## Assignment
Scan the records beneath this line for the line holding "MA license plate 196IL8" and the line holding "Boy's Toy Posters and Art", then transcribe exactly those two and all lines between.

Supplied data section start

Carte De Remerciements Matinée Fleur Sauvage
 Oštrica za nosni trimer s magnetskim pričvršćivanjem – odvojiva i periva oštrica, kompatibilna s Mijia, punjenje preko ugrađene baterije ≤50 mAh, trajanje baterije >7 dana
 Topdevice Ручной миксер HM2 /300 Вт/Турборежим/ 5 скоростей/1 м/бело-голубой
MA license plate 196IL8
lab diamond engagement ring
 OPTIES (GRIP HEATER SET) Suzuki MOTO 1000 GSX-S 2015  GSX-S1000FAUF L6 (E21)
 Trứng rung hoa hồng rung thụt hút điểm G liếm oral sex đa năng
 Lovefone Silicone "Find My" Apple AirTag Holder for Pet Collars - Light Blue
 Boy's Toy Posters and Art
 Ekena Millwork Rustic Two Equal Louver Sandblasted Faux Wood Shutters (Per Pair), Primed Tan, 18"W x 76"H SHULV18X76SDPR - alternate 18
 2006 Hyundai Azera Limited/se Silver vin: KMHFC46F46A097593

Supplied data section end

## Solution
MA license plate 196IL8
lab diamond engagement ring
 OPTIES (GRIP HEATER SET) Suzuki MOTO 1000 GSX-S 2015  GSX-S1000FAUF L6 (E21)
 Trứng rung hoa hồng rung thụt hút điểm G liếm oral sex đa năng
 Lovefone Silicone "Find My" Apple AirTag Holder for Pet Collars - Light Blue
 Boy's Toy Posters and Art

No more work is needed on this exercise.